Twenty minutes later, Button dropped Chloe off at Prince and Prowling and headed north to meet her father for dinner. Button was the daughter of a career Peace Corps officer until three years ago, when he had retired and told her he had actually been a CIA officer all those years. Button didn't believe in anything anymore except making money. She had been in the Peace Corps, she had worked on Capitol Hill, she had done all those starry-eyed things and then decided it was all crap. Nobody could fix this town, let alone save the world. When Button was born, her mother had named her after Button's father reluctantly, knowing what a curse it would be for a modern girl to go through life with the name "Henrietta". When an old-fashioned acquaintance had declared the infant Henrietta as cute as a button, everybody was surprised to see Henry Samuelson start calling his namesake "Button". She had been ticked off at him for the past three years, but she was still his little "Button". She parked the car and braced herself for the dinner, which would be full of all the political rants he now felt free to vent openly to her. She didn't know who he was anymore. Her left eyelid began to twitch as she got out of the car.

Back at Prince and Prowling, Chloe Cleavage was touching up her make-up and billing an hour for the ten minutes of work-related emails she had answered before heading back out for her dinner date. Two floors up, Laura Moreno was struggling in the law library to find an explanation of how she could get her pro bono client's family back on food stamps while her client was in the hospital and unable to sign the paperwork.
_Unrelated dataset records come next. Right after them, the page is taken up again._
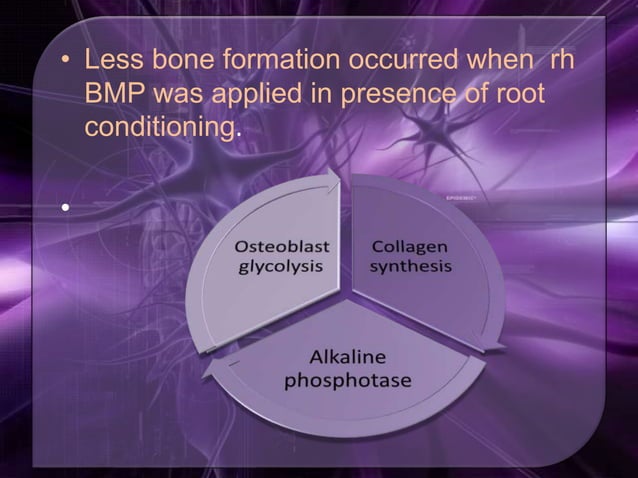 • Less bone formation occurred when rh BMP was applied in presence of root conditioning.

•

Osteoblast glycolysis

Collagen synthesis

Alkaline phosphotase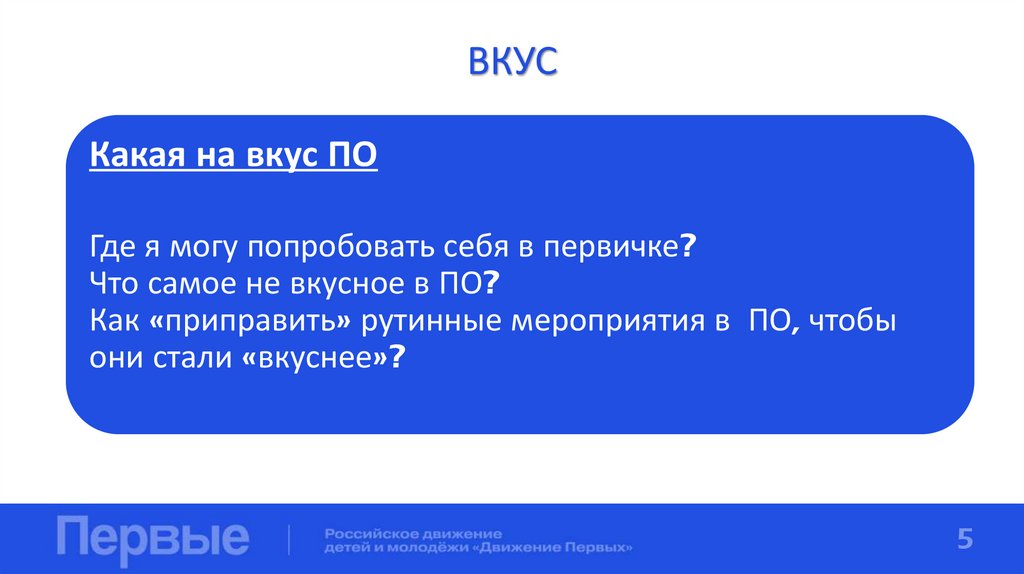 ВКУС

Какая на вкус ПО

Где я могу попробовать себя в первичке?
Что самое не вкусное в ПО?
Как «приправить» рутинные мероприятия в ПО, чтобы они стали «вкуснее»?

Первые

Российское движение детей и молодёжи «Движение Первых»

5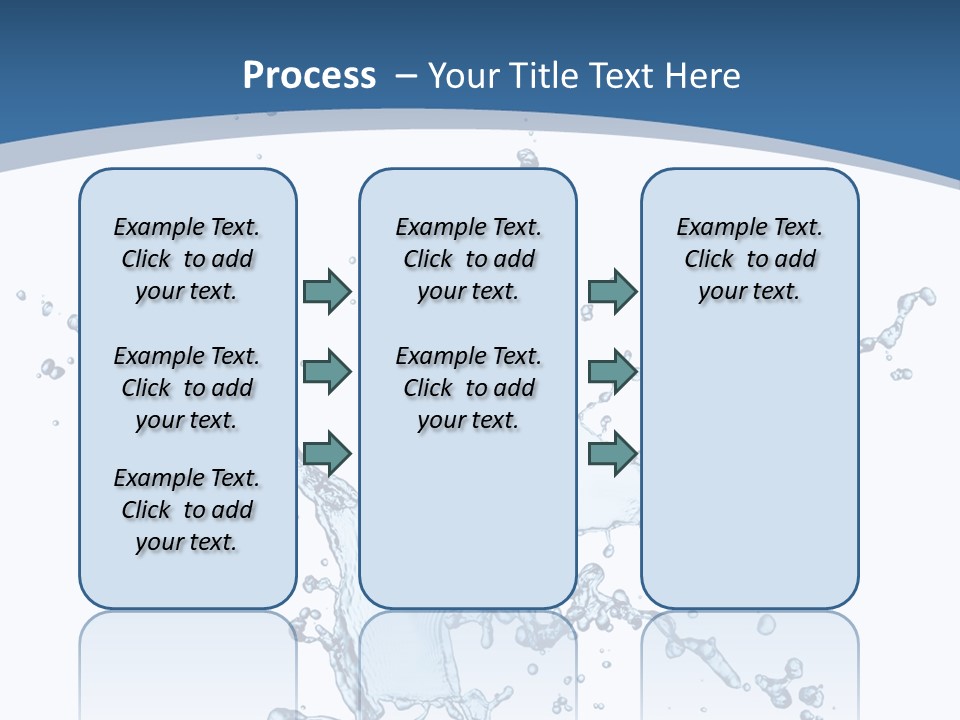 Process – Your Title Text Here

Example Text. Click to add your text.

Example Text. Click to add your text.

Example Text. Click to add your text.

Example Text. Click to add your text.

Example Text. Click to add your text.

Example Text. Click to add your text.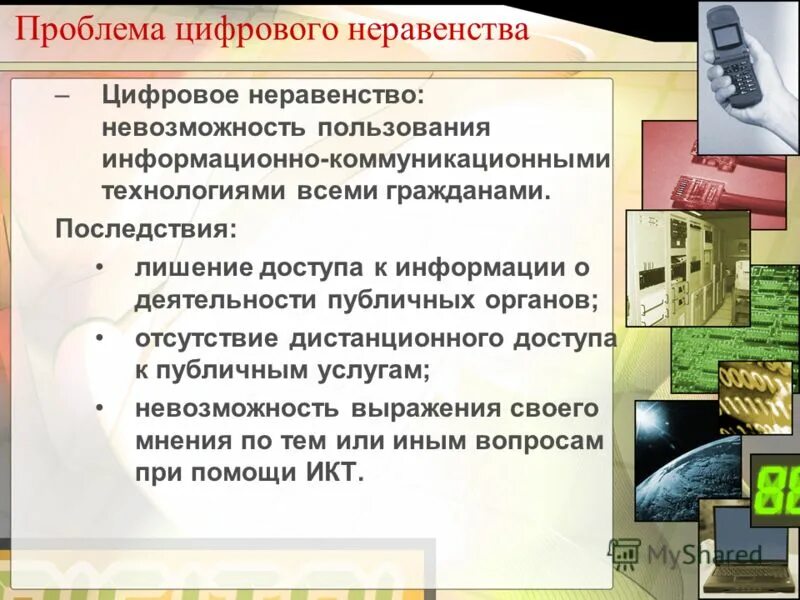 Проблема цифрового неравенства

– Цифровое неравенство: невозможность пользования информационно-коммуникационными технологиями всеми гражданами.

Последствия:

• лишение доступа к информации о деятельности публичных органов;

• отсутствие дистанционного доступа к публичным услугам;

• невозможность выражения своего мнения по тем или иным вопросам при помощи ИКТ.

88

MyShared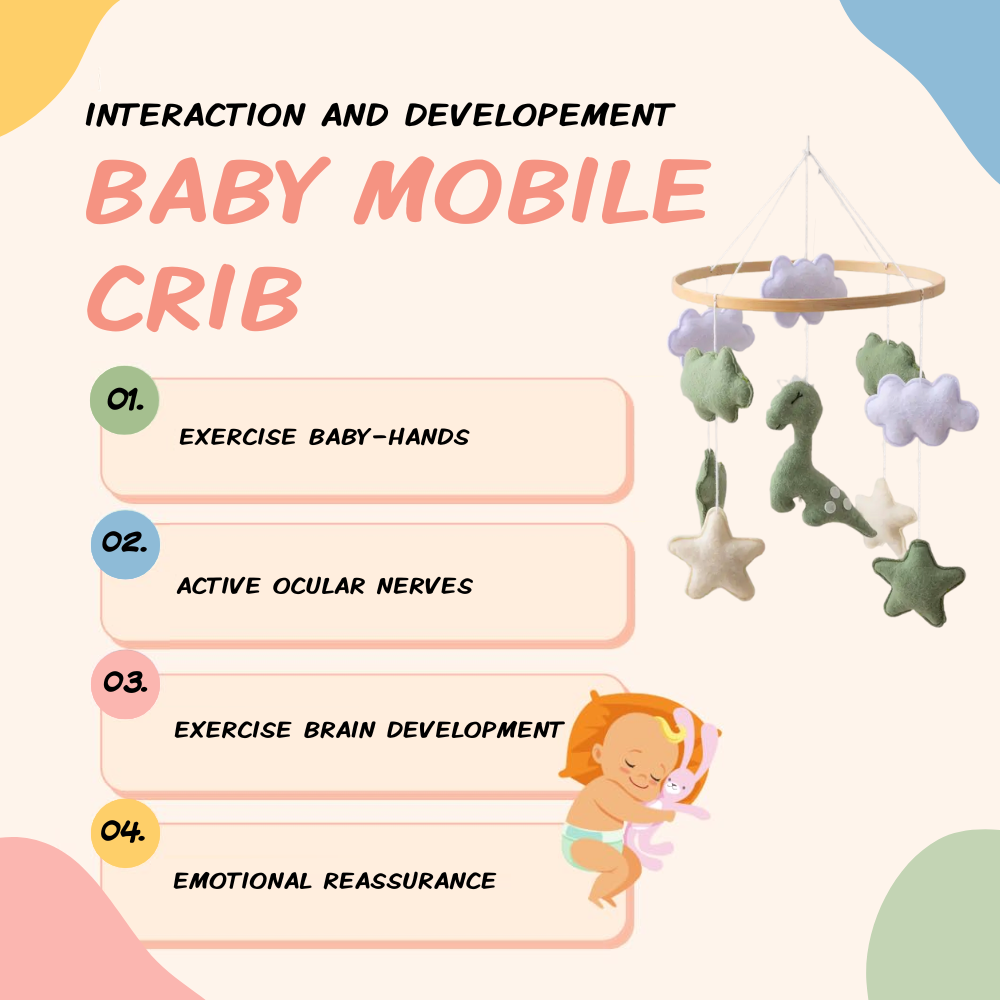 INTERACTION AND DEVELOPEMENT

BABY MOBILE CRIB

01.
EXERCISE BABY-HANDS

02.
ACTIVE OCULAR NERVES

03.
EXERCISE BRAIN DEVELOPMENT

04.
EMOTIONAL REASSURANCE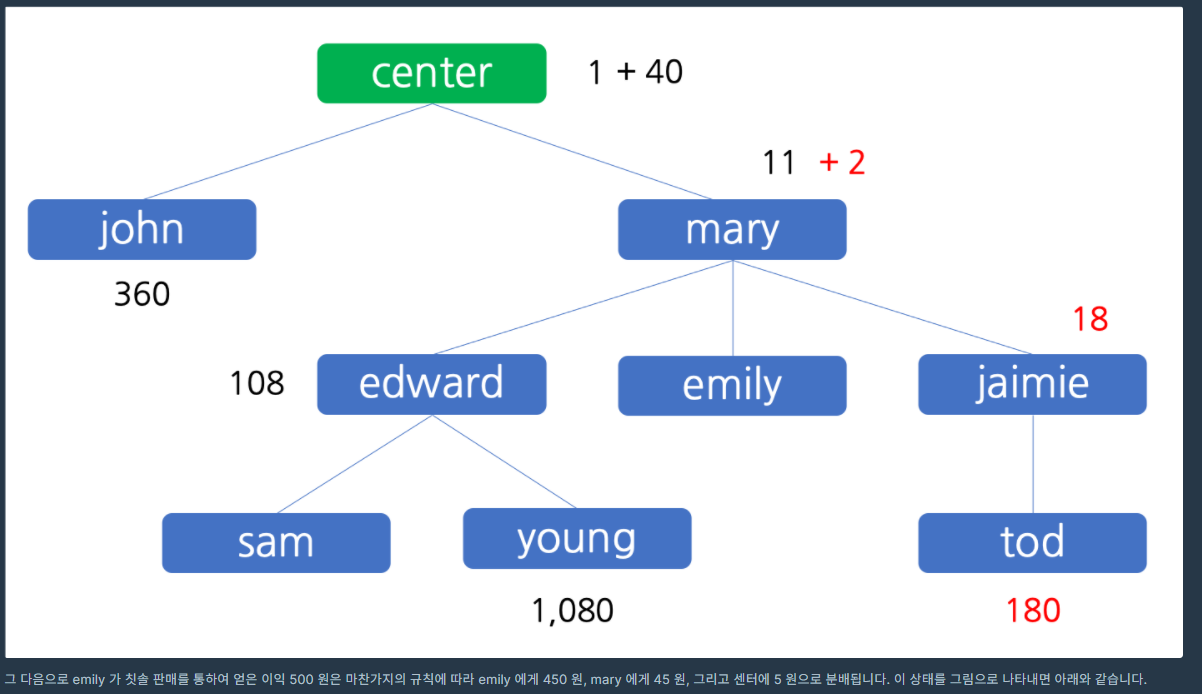 center
1 + 40
11 + 2
john
mary
360
18
108
edward
emily
jaimie
sam
young
tod
1,080
180

그 다음으로 emily 가 칫솔 판매를 통하여 얻은 이익 500 원은 마찬가지의 규칙에 따라 emily 에게 450 원, mary 에게 45 원, 그리고 센터에 5 원으로 분배됩니다. 이 상태를 그림으로 나타내면 아래와 같습니다.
This makes no sense. She exhaled deeply again, wondering what the relevant bureaucrats looked like so she could fantasize about hitting their heads with a frying pan. They're more evil than that stupid judge who hasn't given me a hearing in 18 months. She gave up for the day, knowing that she needed to find somebody who actually had expertise on food stamps. I was only supposed to help with the Spanish interpretation for this client. Now I have the case from Hell. If her client died in the hospital, Laura would have to start all over again for the granddaughter. I am their only chance. She went back to her office to pack up for the day--six hours on the clock, three hours off but totally wasted because she accomplished nothing for her client. At home, all that was waiting for her was another job application from Hell, which would take up half of her Sunday listing every job she had held since high school, every school she had attended since elementary school, references for every job since college, and 10,000 other details that were somehow relevant to landing a three-month contract that might or might not even lead to permanent employment in a real job. She pressed her left finger against her twitching eyelid as she pressed her right finger against the elevator down button.